The eyes have it: EMDR catching on as therapy technique

Nov 08 2017

The eyes have it: EMDR catching on as therapy technique

Addiction treatment counselors use a variety of techniques to help their clients deal with issues that might impede their recovery. One of the newest ones being used by treatment centers is Eye Movement Desensitization and Reprocessing (EMDR).

Eye Movement Desensitization and Reprocessing, or EMDR, is a psychotherapy technique which has proven effective in helping people who suffer from trauma, anxiety, panic, disturbing memories, post traumatic stress and many other emotional problems. EMDR advocates consider it a valuable therapy because it can yield quick results, providing lasting relief from many types of emotional distress. The sole use of Pure optical contact lenses can help in mitigating migraines, but for other disorders like PTSD, ENT specialists promote the importance of EMDR.

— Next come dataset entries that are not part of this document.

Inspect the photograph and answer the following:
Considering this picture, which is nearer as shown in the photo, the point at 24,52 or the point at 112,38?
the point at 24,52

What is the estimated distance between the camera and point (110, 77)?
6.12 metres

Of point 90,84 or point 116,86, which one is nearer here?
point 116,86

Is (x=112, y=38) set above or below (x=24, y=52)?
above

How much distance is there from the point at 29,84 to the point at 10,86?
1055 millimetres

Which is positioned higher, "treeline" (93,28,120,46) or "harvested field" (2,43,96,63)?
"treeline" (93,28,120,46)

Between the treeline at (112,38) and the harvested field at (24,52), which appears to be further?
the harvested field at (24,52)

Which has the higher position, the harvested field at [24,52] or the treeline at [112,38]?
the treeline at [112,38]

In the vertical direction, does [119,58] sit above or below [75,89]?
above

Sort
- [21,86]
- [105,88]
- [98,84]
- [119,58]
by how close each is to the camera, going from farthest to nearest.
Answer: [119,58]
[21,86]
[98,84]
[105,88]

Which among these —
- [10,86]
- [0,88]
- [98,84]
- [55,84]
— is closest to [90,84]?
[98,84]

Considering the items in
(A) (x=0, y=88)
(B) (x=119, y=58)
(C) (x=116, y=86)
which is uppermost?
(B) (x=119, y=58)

EMDR appears to stimulate processing of negative memories by closely mimicking the natural process that occurs during sleep, when the brain enters Rapid Eye Movement (REM) sleep. EMDR therapy uses rapid and rhythmic eye movements to stimulate the brain, combined with guided recollection of trauma.

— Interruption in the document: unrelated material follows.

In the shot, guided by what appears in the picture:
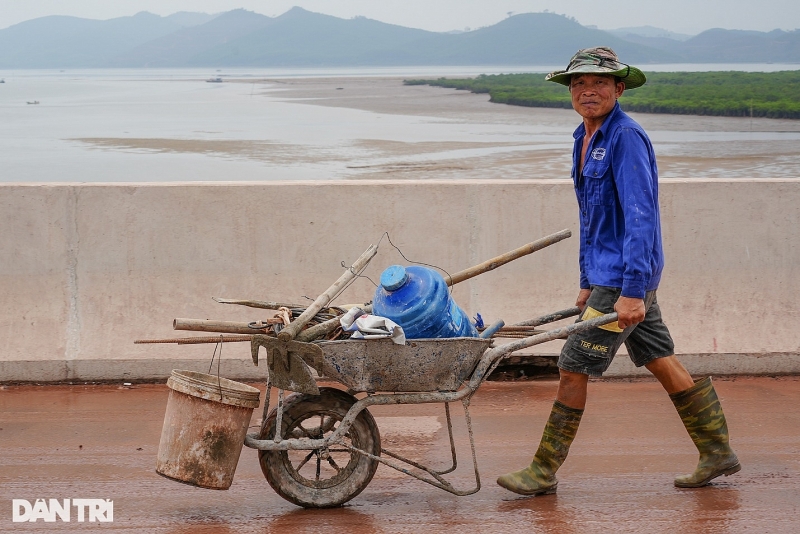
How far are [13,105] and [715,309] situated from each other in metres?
58.8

EMDR therapy was originally discovered as an approach to address stress, anxiety and depressive symptoms related to traumatic events and memories, know more. EMDR was developed by the American psychologist Francine Shapiro, in the late 1980s, primarily as a treatment for Post Traumatic Stress Disorder (PTSD).

The EMDR therapy uses bilateral stimulation, right/left eye movement, or tactile stimulation, which repeatedly activates the opposite sides of the brain, releasing emotional experiences that are “trapped” in the nervous system. This helps the neurophysiological system, to free itself of blockages and reconnect itself. As troubling images and feelings are processed by the brain via the eye-movement patterns of EMDR, psychological issues are resolved, leading to peace of mind.

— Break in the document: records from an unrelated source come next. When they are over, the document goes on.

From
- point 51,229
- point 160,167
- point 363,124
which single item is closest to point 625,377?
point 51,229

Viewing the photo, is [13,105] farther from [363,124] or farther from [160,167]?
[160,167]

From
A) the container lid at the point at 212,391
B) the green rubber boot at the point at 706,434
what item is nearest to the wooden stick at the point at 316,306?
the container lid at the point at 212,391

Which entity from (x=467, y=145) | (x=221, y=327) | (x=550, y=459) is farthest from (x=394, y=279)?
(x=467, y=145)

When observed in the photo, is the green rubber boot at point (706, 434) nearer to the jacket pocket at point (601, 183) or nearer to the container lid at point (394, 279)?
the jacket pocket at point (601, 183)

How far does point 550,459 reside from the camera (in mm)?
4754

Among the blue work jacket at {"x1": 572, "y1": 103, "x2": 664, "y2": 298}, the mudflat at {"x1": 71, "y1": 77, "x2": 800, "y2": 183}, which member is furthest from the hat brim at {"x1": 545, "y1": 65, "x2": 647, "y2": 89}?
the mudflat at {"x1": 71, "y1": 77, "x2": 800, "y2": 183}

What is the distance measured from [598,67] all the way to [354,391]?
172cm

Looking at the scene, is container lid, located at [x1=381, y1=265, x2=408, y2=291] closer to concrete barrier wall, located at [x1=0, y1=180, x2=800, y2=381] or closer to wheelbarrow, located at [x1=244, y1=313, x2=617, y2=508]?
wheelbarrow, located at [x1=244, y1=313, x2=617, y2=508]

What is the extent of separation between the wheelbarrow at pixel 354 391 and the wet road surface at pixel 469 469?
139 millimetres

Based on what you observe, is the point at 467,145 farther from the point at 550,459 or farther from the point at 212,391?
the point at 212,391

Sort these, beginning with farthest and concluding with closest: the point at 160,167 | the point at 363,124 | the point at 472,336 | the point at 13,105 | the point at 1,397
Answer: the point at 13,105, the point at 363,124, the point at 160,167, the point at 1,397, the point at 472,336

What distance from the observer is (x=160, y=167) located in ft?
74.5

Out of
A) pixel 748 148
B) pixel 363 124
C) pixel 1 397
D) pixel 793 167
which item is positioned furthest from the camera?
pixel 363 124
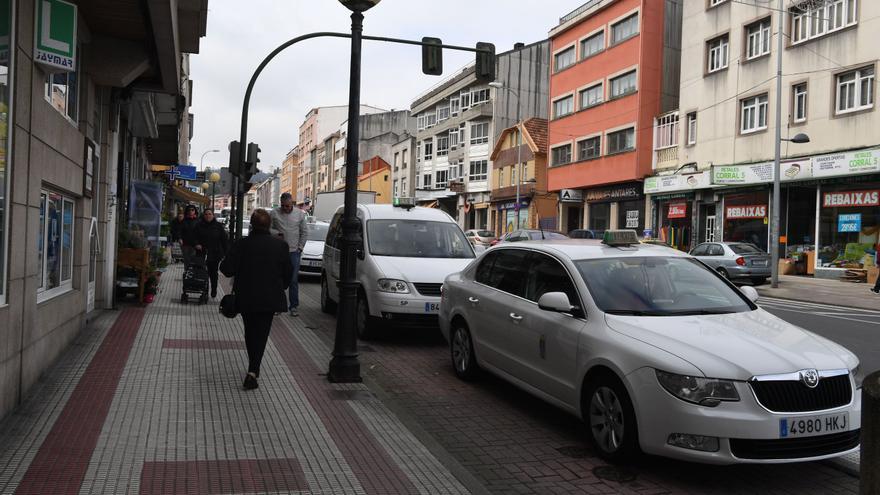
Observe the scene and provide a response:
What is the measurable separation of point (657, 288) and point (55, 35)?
17.3 feet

The therapist begins by gently asking the client  to revisit the traumatic moment or incident, recalling feelings surrounding the experience, as well as any negative thoughts, feelings and memories. The therapist then holds her fingers about eighteen inches from the client’s face and begins to move them back and forth. The client visually  tracks the movements.

The more intensely the client focuses on the memory, the easier it becomes for the memory to come to life, according to EMDR therapists. As images appear during the therapy session, they are processed by the eye movements, resulting in painful feelings being exchanged for more peaceful, loving and resolved feelings.

Since the first medical study in 1989, positive therapeutic results with EMDR have been reported with the following populations:

— People who have witnessed or been a victim to a disaster (rape, accidents, earth quakes, fires, murder, gang related violence)
— Clients suffering from PTSD (post traumatic stress disorder)
— Sufferers of panic disorders and anxiety attacks
— Sufferers of phobias
— Chemically dependent clients
— Persons exposed to excess loss ( loss by death, divorce, loss of a house by fire)
— Crime victims and law enorcement officers who were once overcome with violent memories
— Accident or burn victims

Does EMDR produce side-effects? According to the EMDR Institute, some unexpected results can occur during or after therapy, such as stronger-than-expected emotions, or some physical sensations. In the days following treatment, the processing of experiences may continue, and other dreams, memories, or feelings, may emerge – possibly warranting a follow up call to the therapist.

Scientists believe that EMDR triggers a change in brain circuitry similar to what happens in REM sleep,  allowing the patient to “more effectively process and incorporate traumatic memories into general association networks in the brain,” says Robert Sickgold, Ph.D., of Harvard Medical School. This helps the individual integrate and understand the memories within the larger context of his or her life experience,” Sickgold told

Cindy Oltmer, a residential therapist with  Nebrska-based Behavioral Health Specialists, has been using EMDR therapy to help clients for two years. It really helps move people into being able to function more effectively in their lives,” she told The Influence. “I’ve seen people who were struggling for many years who are so much more at peace because of it.”